They use a reference element, say Hydrogen, which gives off a certain wavelenth and is practically everywhere. How they figured that out first, I don't know. Well, we do have the sun, which is almost still relatively. ;-)

If the wavelength corresponding to Hydrogen isn't there, they know there's a shift. So they find the closest bar wavelength, and shift the result so that it lines up with hydrogen.

I guess they could then check that other elements line up as well. If they don't, they could take the next closest and see if that lines up with the wavelengths of elements.

For example,

[Most distant object, distant galaxy, close galaxy, sun]

As the speed of the distant objects recede from us, the visible spectrum show shifting of these characteristic lines to longer wavelengths. Nearly all objects that are out of our galaxy are redshifted, meaning they are receding from us. It appears that the further the stars or galaxies are from us, the further they are redshifted. The most distant objects we have observed so far are moving away from us at over 0.6 the speed of light.

Ah, well you answered my question but not in the way you think. :)

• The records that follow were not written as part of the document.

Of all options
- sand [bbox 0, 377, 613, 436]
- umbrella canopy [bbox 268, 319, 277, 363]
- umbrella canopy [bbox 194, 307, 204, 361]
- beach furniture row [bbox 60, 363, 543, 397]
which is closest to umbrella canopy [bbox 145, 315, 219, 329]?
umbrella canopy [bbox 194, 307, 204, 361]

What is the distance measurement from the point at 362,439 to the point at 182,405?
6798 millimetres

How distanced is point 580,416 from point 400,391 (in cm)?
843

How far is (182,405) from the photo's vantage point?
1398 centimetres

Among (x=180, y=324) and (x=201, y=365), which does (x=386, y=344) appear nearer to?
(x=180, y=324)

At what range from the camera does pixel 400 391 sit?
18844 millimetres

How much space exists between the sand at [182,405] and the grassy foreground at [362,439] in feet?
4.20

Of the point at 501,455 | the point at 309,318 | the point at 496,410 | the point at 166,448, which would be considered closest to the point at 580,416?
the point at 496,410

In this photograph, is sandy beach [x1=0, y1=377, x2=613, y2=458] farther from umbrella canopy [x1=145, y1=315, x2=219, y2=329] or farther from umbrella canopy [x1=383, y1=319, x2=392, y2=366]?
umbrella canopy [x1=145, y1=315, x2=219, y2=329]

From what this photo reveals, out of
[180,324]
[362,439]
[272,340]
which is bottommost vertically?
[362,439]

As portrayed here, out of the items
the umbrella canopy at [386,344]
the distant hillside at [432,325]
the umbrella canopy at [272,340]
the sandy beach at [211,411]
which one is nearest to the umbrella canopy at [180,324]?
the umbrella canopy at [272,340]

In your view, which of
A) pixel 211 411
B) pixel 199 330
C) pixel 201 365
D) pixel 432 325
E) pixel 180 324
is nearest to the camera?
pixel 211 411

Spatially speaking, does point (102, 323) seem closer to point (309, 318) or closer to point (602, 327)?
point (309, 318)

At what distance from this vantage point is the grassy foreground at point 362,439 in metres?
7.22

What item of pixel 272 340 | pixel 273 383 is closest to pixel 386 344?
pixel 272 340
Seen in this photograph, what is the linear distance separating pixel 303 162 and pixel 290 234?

I was thinking about the problem of looking at something like a cloud of gas in a nebula that glowed at a specific wavelength. Specifically, I was looking at today's Astronomy Picture of the Day and wondering how they knew the red gas wasn't moving away from us and the blue moving toward us, but apparently things in our own galaxy don't move fast enough relative to us to get shifted much at all. And when observing something like the "most distand object", that object would like contain every element in it anyway, so it would be easy to line up the pattern.

Thanks! :)

Sure, no problem. :-)

I just want to note that the dark bands correspond to elements, not the light ones.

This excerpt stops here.